Il più bello annunzio è quello che risuonò la notte di Natale: “Ecco vi annunzio una grande gioia: vi è nato il Salvatore“. Da allora quella notizia si diffonde annualmente con la stessa intensità in quanto gli strumenti della tecnica e della comunicazione di massa ci permettono di raggiungere ogni uomo fino agli estremi confini del mondo. Don Alessandro Amapani, del Servizio Nazionale della Pastorale Giovanile della CEI, ospite ai microfoni di Radio Padre Pio, insieme a tanti altri amici, ha voluto donarci un augurio del tutto speciale rivolto in modo particolare ai giovani e di cui vi proponiamo alcuni stralci:
Parto da un’espressione, da un augurio tratto dagli scritti del Beato Giacomo Alberione che dice: “Il Presepio è la prima cattedra del maestro divino.
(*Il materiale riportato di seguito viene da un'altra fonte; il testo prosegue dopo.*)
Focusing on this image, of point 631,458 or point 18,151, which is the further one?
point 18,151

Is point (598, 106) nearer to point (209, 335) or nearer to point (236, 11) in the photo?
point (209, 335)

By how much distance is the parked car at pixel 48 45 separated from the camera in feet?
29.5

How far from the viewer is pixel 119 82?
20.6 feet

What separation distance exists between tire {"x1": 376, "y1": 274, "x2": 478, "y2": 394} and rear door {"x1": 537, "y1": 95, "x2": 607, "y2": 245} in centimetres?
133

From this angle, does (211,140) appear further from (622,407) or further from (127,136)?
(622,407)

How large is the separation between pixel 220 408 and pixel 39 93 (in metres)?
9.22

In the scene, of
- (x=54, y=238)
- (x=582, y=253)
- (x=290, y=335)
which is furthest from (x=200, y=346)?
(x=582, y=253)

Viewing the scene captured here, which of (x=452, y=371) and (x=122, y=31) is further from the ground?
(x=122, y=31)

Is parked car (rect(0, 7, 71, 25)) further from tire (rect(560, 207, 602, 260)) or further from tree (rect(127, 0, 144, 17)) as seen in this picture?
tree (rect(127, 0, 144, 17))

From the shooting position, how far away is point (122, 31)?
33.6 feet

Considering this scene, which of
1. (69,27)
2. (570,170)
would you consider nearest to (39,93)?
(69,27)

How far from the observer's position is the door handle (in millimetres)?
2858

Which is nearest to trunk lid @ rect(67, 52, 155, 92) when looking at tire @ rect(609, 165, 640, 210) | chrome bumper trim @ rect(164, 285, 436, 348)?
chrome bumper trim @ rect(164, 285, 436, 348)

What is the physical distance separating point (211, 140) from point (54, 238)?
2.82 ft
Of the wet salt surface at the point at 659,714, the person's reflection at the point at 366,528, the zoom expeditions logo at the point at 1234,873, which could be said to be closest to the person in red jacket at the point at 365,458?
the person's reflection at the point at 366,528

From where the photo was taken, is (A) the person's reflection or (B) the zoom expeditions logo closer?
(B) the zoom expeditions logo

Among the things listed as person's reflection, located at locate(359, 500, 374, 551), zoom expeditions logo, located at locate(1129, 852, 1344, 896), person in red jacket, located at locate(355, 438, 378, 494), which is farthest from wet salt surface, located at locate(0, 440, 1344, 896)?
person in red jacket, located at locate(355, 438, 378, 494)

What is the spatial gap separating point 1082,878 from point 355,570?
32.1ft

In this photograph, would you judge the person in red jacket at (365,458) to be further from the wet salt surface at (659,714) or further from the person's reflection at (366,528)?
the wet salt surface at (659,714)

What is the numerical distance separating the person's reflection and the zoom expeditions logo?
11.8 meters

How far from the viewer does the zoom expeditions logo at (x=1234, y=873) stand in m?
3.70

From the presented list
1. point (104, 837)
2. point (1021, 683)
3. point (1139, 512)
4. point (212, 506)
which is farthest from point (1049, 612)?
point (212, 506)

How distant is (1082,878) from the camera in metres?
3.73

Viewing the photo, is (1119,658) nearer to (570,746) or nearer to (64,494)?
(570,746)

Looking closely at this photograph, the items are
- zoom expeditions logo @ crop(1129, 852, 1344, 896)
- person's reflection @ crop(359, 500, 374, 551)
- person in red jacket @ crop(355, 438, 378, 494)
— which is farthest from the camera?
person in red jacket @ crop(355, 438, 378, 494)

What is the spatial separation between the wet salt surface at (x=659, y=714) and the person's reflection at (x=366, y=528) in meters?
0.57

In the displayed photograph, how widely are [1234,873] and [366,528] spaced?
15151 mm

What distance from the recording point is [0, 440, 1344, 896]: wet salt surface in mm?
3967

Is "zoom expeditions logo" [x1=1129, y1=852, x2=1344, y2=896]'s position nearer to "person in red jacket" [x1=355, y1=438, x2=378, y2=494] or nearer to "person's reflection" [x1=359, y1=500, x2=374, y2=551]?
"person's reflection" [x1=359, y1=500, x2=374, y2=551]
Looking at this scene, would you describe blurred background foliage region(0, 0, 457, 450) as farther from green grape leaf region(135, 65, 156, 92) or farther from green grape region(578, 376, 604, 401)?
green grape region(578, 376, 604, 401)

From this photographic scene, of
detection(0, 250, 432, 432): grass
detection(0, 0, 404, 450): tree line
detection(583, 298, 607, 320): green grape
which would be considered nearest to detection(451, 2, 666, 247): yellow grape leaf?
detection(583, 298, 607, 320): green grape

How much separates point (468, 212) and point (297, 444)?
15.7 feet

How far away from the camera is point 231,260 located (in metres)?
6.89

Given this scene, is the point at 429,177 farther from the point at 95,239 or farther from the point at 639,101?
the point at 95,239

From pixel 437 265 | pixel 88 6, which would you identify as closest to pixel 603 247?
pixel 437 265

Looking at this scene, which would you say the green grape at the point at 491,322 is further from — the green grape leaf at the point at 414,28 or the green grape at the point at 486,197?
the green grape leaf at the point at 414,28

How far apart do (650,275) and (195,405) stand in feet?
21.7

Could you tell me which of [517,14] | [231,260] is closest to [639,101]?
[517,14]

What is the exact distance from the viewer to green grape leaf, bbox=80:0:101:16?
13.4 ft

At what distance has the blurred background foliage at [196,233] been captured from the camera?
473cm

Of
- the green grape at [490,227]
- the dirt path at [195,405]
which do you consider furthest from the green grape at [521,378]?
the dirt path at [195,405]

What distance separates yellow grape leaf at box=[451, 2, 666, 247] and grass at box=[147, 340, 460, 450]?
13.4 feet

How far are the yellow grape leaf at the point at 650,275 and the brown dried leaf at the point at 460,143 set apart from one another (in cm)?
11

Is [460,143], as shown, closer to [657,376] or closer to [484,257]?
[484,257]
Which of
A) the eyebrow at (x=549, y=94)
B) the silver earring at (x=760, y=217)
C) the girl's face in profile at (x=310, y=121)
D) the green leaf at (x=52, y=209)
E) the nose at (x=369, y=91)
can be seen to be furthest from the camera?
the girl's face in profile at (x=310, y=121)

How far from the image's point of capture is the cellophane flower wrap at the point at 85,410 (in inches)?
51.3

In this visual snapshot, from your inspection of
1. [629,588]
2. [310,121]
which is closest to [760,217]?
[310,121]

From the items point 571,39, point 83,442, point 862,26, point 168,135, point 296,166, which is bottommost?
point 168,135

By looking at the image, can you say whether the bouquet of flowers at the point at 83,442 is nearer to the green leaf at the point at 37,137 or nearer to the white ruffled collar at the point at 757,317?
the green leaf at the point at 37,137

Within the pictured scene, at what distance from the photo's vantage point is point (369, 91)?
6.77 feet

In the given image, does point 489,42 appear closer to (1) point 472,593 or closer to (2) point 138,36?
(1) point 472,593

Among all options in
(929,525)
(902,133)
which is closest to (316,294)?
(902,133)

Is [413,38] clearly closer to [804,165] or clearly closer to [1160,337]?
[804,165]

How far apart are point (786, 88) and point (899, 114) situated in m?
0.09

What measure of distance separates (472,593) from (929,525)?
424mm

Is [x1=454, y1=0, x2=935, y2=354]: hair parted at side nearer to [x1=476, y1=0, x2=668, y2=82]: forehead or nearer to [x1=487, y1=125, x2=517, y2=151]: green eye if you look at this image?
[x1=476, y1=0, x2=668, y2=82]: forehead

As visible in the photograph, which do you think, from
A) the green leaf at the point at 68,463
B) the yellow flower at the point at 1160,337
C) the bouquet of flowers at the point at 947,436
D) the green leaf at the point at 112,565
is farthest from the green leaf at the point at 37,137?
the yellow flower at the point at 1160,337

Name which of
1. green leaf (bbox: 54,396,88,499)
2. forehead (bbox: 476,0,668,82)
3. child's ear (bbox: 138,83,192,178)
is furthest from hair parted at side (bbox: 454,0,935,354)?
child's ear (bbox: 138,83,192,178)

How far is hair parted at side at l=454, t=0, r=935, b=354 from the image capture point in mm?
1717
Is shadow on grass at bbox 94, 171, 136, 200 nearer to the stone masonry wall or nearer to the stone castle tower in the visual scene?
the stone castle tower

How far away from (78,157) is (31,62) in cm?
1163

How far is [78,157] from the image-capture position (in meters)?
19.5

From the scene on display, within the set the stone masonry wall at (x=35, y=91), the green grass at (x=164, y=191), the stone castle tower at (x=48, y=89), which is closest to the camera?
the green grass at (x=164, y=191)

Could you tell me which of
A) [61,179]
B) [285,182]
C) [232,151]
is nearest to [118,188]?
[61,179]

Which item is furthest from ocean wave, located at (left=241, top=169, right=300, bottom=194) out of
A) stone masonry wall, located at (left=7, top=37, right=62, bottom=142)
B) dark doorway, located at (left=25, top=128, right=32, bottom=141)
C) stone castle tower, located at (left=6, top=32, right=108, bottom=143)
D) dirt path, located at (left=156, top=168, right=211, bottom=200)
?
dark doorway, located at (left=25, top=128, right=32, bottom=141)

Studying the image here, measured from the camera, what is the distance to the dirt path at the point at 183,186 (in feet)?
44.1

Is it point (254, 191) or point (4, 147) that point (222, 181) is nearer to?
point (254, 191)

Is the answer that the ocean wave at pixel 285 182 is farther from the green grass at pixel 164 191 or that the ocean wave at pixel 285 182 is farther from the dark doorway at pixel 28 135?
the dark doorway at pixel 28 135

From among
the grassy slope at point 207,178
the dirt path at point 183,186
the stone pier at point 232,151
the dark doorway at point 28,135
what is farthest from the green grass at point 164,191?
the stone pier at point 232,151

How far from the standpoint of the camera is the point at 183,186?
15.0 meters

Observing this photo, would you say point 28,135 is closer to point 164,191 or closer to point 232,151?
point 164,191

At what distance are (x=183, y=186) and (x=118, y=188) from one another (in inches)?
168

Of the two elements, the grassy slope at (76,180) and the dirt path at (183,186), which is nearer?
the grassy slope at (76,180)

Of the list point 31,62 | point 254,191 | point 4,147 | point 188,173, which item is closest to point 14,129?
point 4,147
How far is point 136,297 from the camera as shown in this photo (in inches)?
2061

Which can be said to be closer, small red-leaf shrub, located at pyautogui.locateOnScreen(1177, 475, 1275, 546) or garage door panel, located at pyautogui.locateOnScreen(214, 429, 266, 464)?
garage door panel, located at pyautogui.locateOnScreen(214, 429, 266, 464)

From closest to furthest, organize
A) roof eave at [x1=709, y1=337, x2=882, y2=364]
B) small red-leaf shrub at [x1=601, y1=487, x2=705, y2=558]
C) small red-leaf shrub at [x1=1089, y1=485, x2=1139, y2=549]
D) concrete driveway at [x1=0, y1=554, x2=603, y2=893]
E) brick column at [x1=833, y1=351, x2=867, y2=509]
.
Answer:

Egli tacendo insegna alle anime pie e docili l’umiltà, la povertà e la pazienza. E’ questo l’augurio che personalmente rivolgo a tutti. Riflettiamo su questa realtà che sempre meno si rende presente ai nostri occhi durante il periodo natalizio. Durante questo tempo di natale dove davvero sembra tutto così scintillante, noi cristiani, noi credenti dobbiamo mostrare il vero volto di questa festa che ci appartiene. L’augurio che vorrei fare a tutti i radioascoltatori è quello di riscoprire, attraverso la contemplazione del presepio, il luogo in cui la povertà, l’umiltà e la pazienza ricordino a tutti la missione e il compito di ogni cristiano. In particolare un augurio ai giovani per cui sto spendendo la mia vita in questi anni. Vorrei augurare a loro di essere pazienti e gioiosi in questo mondo…Siate attenti a tutto ciò che sta accadendo perché sia compreso e vissuto con grande forza e grande coraggio. A voi ragazzi, sempre pronti e capaci di andare nel profondo delle cose, più degli adulti, vorrei chiedere e augurare di essere coloro che in un modo speciale ci testimoniate lo spirito vero del Vangelo.